Container Runtime¶

36 cards — 🟢 7 easy | 🟡 10 medium | 🔴 8 hard

🟢 Easy (7)¶

1. What is containerd and how does it relate to Docker?

Show answer

containerd is a high-level container runtime that manages the complete container lifecycle (image pull, storage, execution, networking). Docker uses containerd as its underlying runtime. Kubernetes can use containerd directly via the CRI plugin, bypassing Docker entirely.

Remember: containerd = the industry-standard container runtime. Kubernetes uses it via CRI. Docker uses it under the hood. It manages the full container lifecycle.

2. How does Kubernetes communicate with containerd?

Show answer

Kubernetes uses the Container Runtime Interface (CRI), a gRPC API. containerd exposes a CRI plugin that listens on a Unix socket (default: /run/containerd/containerd.sock). The kubelet calls this socket to create, start, stop, and remove containers.

Remember: containerd = the industry-standard container runtime. Kubernetes uses it via CRI. Docker uses it under the hood. It manages the full container lifecycle.

3. What are Linux namespaces and which ones does a container typically use?

Show answer

Namespaces isolate what a process can see. A typical container uses: pid (process tree), net (network stack), mnt (filesystem mounts), uts (hostname), ipc (inter-process communication), user (UID/GID mapping), and cgroup (cgroup root view). Each namespace gives the container the illusion of its own isolated system.

Remember: Linux namespaces provide isolation: PID (process), NET (network), MNT (filesystem), UTS (hostname), IPC (inter-process), USER (UID mapping). Mnemonic: 'Processes Need Mount points, UTSnames, IPC, and Users.'

4. What are cgroups and how do container runtimes use them?

Show answer

cgroups (control groups) limit and account for resource usage -- CPU, memory, I/O, PIDs. The runtime creates a cgroup for each container and sets limits (e.g., memory.max, cpu.max). When a container exceeds its memory limit, the kernel OOM-kills it. cgroups v2 is the modern unified hierarchy; v1 uses per-resource controllers.

Remember: cgroups = resource limits. Control CPU, memory, disk I/O, and network bandwidth per container. OOM killer triggers when memory cgroup limit is exceeded.

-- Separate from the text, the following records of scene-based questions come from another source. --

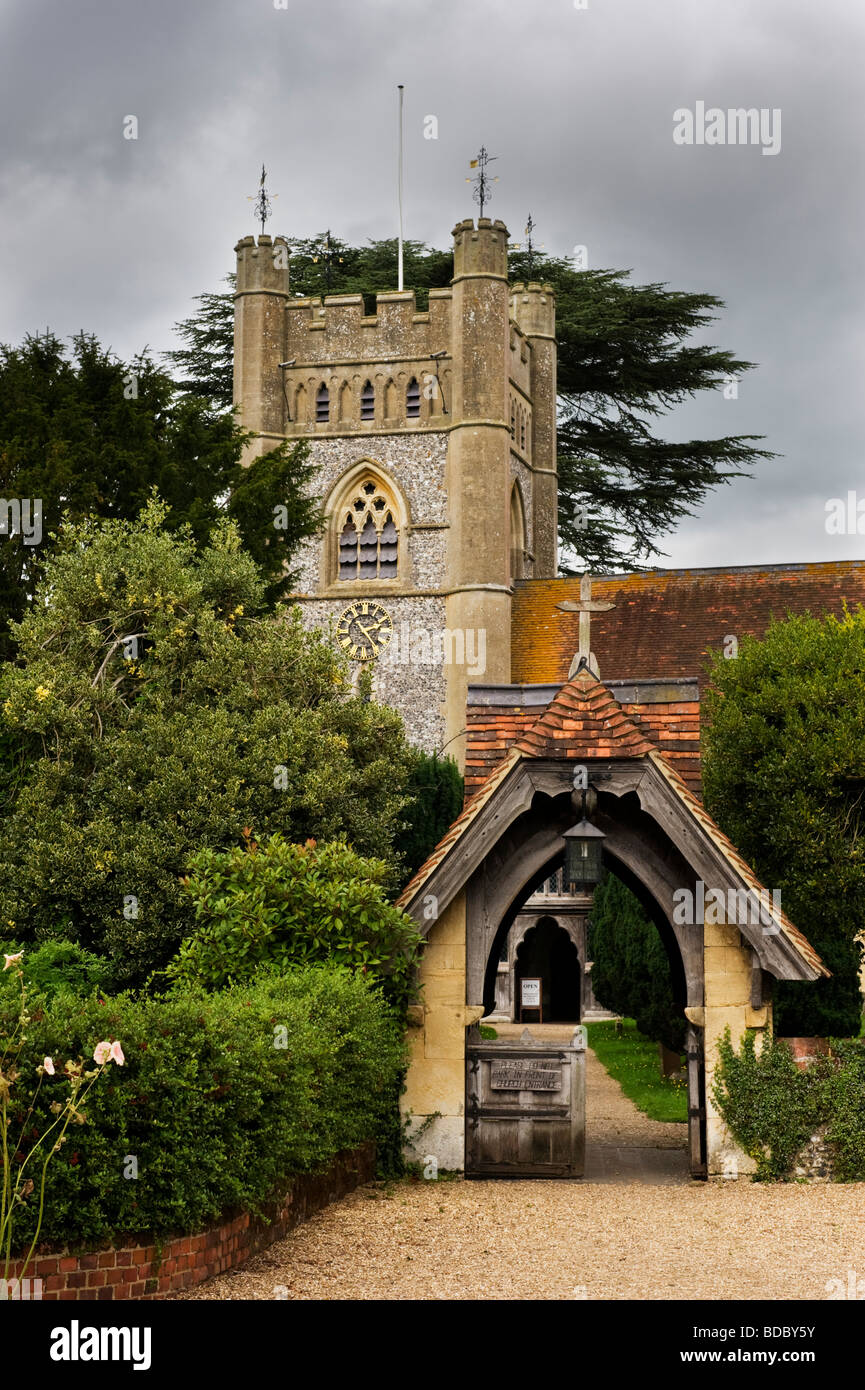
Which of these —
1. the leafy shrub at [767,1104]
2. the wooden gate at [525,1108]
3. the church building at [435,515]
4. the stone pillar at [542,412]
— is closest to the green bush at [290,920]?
the wooden gate at [525,1108]

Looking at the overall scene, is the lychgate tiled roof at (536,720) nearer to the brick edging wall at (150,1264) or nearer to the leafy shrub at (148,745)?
the leafy shrub at (148,745)

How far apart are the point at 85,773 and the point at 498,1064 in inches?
229

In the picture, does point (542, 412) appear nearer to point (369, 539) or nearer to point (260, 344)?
point (369, 539)

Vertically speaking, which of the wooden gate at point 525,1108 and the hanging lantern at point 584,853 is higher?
the hanging lantern at point 584,853

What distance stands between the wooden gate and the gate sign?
86.3 feet

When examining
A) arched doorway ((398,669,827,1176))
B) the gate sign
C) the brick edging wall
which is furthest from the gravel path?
the gate sign

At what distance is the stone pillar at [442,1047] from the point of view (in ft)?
40.2

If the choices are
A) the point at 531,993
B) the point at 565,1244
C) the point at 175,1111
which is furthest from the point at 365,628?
the point at 175,1111

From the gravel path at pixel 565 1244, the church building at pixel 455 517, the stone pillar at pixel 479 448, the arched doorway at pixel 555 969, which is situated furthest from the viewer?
the arched doorway at pixel 555 969

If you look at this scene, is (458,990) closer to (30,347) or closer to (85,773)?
(85,773)

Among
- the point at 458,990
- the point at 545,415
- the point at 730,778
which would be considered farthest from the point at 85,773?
the point at 545,415

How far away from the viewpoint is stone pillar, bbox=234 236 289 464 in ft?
113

5. What is the OCI specification and what does it define?

Show answer

The Open Container Initiative (OCI) defines three specs: 1) Image Spec -- format for container images (manifest, config, layers). 2) Runtime Spec -- how to run a container (config.json defines root filesystem, mounts, namespaces, cgroups, hooks). 3) Distribution Spec -- API for pushing/pulling images to/from registries. OCI ensures interoperability between runtimes and registries.

Remember: OCI = Open Container Initiative. Defines standards for container images (image-spec) and runtimes (runtime-spec). runc is the reference OCI runtime.

6. What is runc and what role does it play?

Show answer

runc is the reference low-level OCI container runtime. It takes an OCI bundle (config.json + rootfs) and creates a container by setting up namespaces, cgroups, mounts, and seccomp filters, then exec's the container process. containerd and CRI-O call runc (or compatible runtimes like crun, youki) to actually create containers.

Remember: runc = low-level OCI runtime that actually creates containers using Linux namespaces and cgroups. containerd calls runc to start containers.

7. How does container networking work at a basic level?

Show answer

Each container gets its own network namespace with a virtual ethernet pair (veth). One end is in the container namespace, the other is on the host bridge (e.g., docker0, cni0). The bridge connects containers on the same host. Packets leaving the host are NATed via iptables/nftables. In Kubernetes, CNI plugins (Calico, Flannel, Cilium) manage the network plumbing.

Remember: containers are NOT lightweight VMs. They share the host kernel. A kernel exploit in one container can affect all containers on the host. This is why security layers (seccomp, capabilities) matter.

🟡 Medium (10)¶

1. Walk through the image pull lifecycle in containerd.

Show answer

1) Client requests image by reference (e.g., docker.io/library/nginx:1.25). 2) containerd resolves the reference to a registry endpoint. 3) It fetches the manifest (OCI index or manifest list). 4) It downloads each layer blob (content-addressed by sha256 digest). 5) Layers are unpacked into a snapshot (e.g., overlayfs). 6) The image metadata is stored in the content store and indexed.

Remember: containerd = the industry-standard container runtime. Kubernetes uses it via CRI. Docker uses it under the hood. It manages the full container lifecycle.

2. What is the difference between docker exec and docker run at the runtime level?

Show answer

docker run creates a new container (new namespaces, cgroups, rootfs) and starts its entrypoint process. docker exec joins an existing container's namespaces (via setns syscall) and spawns an additional process inside them. exec does not create new cgroups or mount a new rootfs -- it reuses the running container's environment.

Remember: containers are NOT lightweight VMs. They share the host kernel. A kernel exploit in one container can affect all containers on the host. This is why security layers (seccomp, capabilities) matter.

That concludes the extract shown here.